**Seçilen Metin**.
Bu ayın ilk hafta sonu ÖNDER İmam-Hatipler 19. Kurultayı vesîlesiyle ORİMDER adına yaptığımız Sivas seferi bizim için her yönüyle bereketli oldu. Bir defâ yol arkadaşlığımız hem gidişi, hem dönüşüyle başlı başına bir güzellikti çok şükür.
TÂHÂ VAROL, EMİRHAN GÜZELKAYA…
Başta şunu söylemeliyiz ki, bu sefer bağlamında daha bir tanışıp kaynaştığımız Hacıbey VAROL Hocamız ve oğlu Genç Önder Başkanımız, Giresun İslâmi İlimler talebesi Tâhâ VAROL ile onun gibi Ordu Selimiye İHL’den mezun, Samsun İlâhiyât Fakültesi’nde okuyan Emirhan GÜZELKAYA yavrularımızla berâber, bundan sonraki yürüyüşümüz adına yol boyu gözlem ve izlenimlerimizi paylaşarak duygu, düşünce ve hayâllerimizi değerlendirip pekiştirdik.

**Kaynak Malzeme**.
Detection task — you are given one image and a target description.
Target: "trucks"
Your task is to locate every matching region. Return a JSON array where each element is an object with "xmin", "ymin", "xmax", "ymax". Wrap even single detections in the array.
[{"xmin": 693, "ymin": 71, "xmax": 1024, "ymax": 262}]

**Alıştırmalar**.
• A. Sivas seferini anlatan metinde "TÂHÂ VAROL, EMİRHAN" ifadesinin geçtiği yerden başlayın, "hayâllerimizi değerlendirip pekiştirdik." ifadesinden sonra bitirin ve bu kısmı harfi harfine aktarın.
• B. Sivas seferini anlatan metni iki cümleyle özetleyin.

**Cevap Anahtarı**.
• A.
TÂHÂ VAROL, EMİRHAN GÜZELKAYA…
Başta şunu söylemeliyiz ki, bu sefer bağlamında daha bir tanışıp kaynaştığımız Hacıbey VAROL Hocamız ve oğlu Genç Önder Başkanımız, Giresun İslâmi İlimler talebesi Tâhâ VAROL ile onun gibi Ordu Selimiye İHL’den mezun, Samsun İlâhiyât Fakültesi’nde okuyan Emirhan GÜZELKAYA yavrularımızla berâber, bundan sonraki yürüyüşümüz adına yol boyu gözlem ve izlenimlerimizi paylaşarak duygu, düşünce ve hayâllerimizi değerlendirip pekiştirdik.

• B. ÖNDER İmam-Hatipler 19. Kurultayı vesilesiyle ORİMDER adına ayın ilk hafta sonu yapılan Sivas seferi her yönüyle bereketli geçmiş, gidişiyle dönüşüyle yol arkadaşlığı da başlı başına bir güzellik olmuştur. Bu seferde Hacıbey VAROL, oğlu Tâhâ VAROL ve Emirhan GÜZELKAYA ile daha yakından tanışılıp kaynaşılmış, yol boyu gözlem ve izlenimler paylaşılarak bundan sonraki yürüyüş adına duygu, düşünce ve hayaller değerlendirilip pekiştirilmiştir.